Instructions for the task
Please repeat every one of the following records word for word, keeping each line as it appears.

Rows
* start *
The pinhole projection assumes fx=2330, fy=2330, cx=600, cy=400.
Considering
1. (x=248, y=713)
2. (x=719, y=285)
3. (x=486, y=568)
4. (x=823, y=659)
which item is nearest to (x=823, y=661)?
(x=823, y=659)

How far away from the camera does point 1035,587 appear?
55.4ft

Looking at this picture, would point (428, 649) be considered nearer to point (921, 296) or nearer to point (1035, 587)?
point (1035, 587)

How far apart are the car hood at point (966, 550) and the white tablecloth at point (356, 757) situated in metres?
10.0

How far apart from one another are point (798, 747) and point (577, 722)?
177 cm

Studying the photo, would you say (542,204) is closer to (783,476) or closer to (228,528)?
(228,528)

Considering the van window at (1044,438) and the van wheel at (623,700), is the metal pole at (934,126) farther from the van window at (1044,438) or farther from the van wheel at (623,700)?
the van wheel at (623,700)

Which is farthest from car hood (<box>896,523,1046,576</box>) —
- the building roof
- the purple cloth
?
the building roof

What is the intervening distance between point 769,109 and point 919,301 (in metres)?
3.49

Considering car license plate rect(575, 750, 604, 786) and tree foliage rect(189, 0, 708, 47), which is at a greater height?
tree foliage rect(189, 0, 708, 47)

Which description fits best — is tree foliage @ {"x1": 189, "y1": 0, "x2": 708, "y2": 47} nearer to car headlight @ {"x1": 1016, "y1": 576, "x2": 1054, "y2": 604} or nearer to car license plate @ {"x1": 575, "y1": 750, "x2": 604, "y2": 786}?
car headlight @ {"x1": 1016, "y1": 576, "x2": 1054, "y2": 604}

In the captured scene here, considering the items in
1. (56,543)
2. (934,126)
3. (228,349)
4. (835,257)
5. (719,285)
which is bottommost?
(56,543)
* end *
Task output
The pinhole projection assumes fx=2330, fy=2330, cx=600, cy=400.
Considering
1. (x=248, y=713)
2. (x=719, y=285)
3. (x=486, y=568)
4. (x=823, y=659)
which item is nearest to (x=823, y=661)?
(x=823, y=659)

How far away from the camera does point 1035,587 appear?
55.4ft

Looking at this picture, would point (428, 649) be considered nearer to point (921, 296) or nearer to point (1035, 587)?
point (1035, 587)

How far apart are the car hood at point (966, 550) and the white tablecloth at point (356, 757) situated in metres?
10.0

How far apart from one another are point (798, 747) and point (577, 722)?
177 cm

Studying the photo, would you say (542,204) is closer to (783,476) or closer to (228,528)?
(228,528)

Considering the van window at (1044,438) and the van wheel at (623,700), is the metal pole at (934,126) farther from the van window at (1044,438) or farther from the van wheel at (623,700)?
the van wheel at (623,700)

Which is farthest from car hood (<box>896,523,1046,576</box>) —
- the building roof
- the purple cloth
?
the building roof

What is the intervening distance between point 769,109 and point 919,301 (in metres)?
3.49

Considering car license plate rect(575, 750, 604, 786) and tree foliage rect(189, 0, 708, 47), which is at a greater height?
tree foliage rect(189, 0, 708, 47)

Which description fits best — is tree foliage @ {"x1": 189, "y1": 0, "x2": 708, "y2": 47} nearer to car headlight @ {"x1": 1016, "y1": 576, "x2": 1054, "y2": 604} or nearer to car license plate @ {"x1": 575, "y1": 750, "x2": 604, "y2": 786}?
car headlight @ {"x1": 1016, "y1": 576, "x2": 1054, "y2": 604}

In the captured scene here, considering the items in
1. (56,543)
2. (934,126)
3. (228,349)
4. (835,257)
5. (719,285)
which is bottommost?
(56,543)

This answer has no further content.